- [Exercise passage]
□ □ □ □

Section 8. Registration Rights Agreement; Shareholder Agreement.
          A. As provided in Section 3B, upon the exercise of any Option, Noteholders that are not already existing shareholders of the Company are required to execute and deliver to the Company a joinder agreement evidencing such Noteholder’s accession to the Shareholders Agreement (the “Shareholder Joinder Agreement”). Upon becoming a party to the Shareholders Agreement, a Noteholder shall be entitled to all of the rights and benefits thereof and shall be subject to all of the obligations of a shareholder thereunder.
          B. Upon the exercise of any Option, Noteholders will be entitled (but shall not be obligated) to become a party to the Amended and Restated Registration Rights Agreement, dated as of December 29, 2006, among the Company and the shareholders identified therein (as the same may be amended, modified or supplemented from time to time) (the “Registration Rights Agreement”). If a Noteholder is not already, but wishes to become, a party to the Registration Rights Agreement, such Noteholder will be required to execute and deliver to the Company a joinder agreement evidencing such Noteholder’s accession to the Registration Rights Agreement (the “Registration Rights Joinder Agreement”, and together with the Shareholder Joinder Agreement, the “Joinder Agreements”).
          C. Upon the request of a Noteholder, the Company will provide to the Noteholder copies of the most recently executed versions of the Registration Rights Agreement and Shareholders Agreement, together with all amendments or other modifications thereto. Prior to becoming a party to the Registration Rights Agreement and the Shareholder Agreement, a Noteholder shall have no rights thereunder, including no rights to consent to any amendments that may be made after the date hereof but prior to the date of such Noteholder becoming a party thereto.

□ □ □ □

- [Information provided]
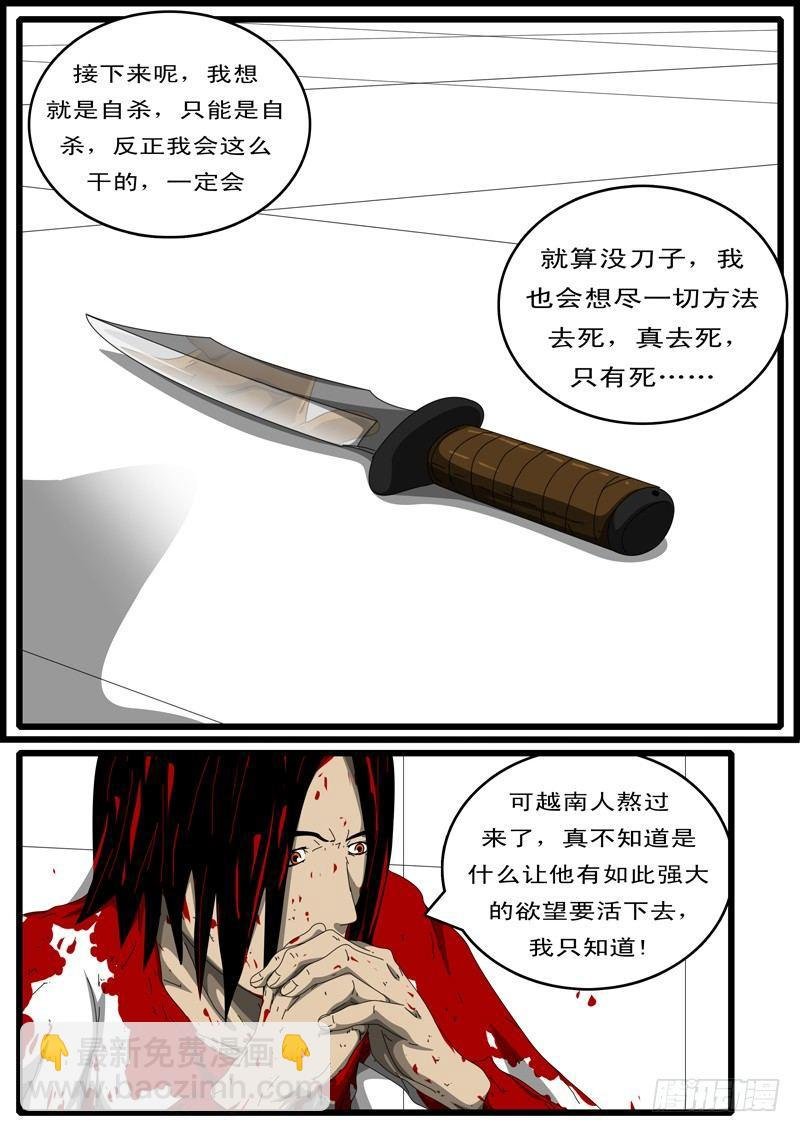 第133天 第11小时13分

□ □ □ □

- [Exercise] Write out the agreement excerpt word for word from "A. As provided in" to "a shareholder thereunder.". This material was taken from a different source than the agreement excerpt.

- [Answer area]
A. As provided in Section 3B, upon the exercise of any Option, Noteholders that are not already existing shareholders of the Company are required to execute and deliver to the Company a joinder agreement evidencing such Noteholder’s accession to the Shareholders Agreement (the “Shareholder Joinder Agreement”). Upon becoming a party to the Shareholders Agreement, a Noteholder shall be entitled to all of the rights and benefits thereof and shall be subject to all of the obligations of a shareholder thereunder.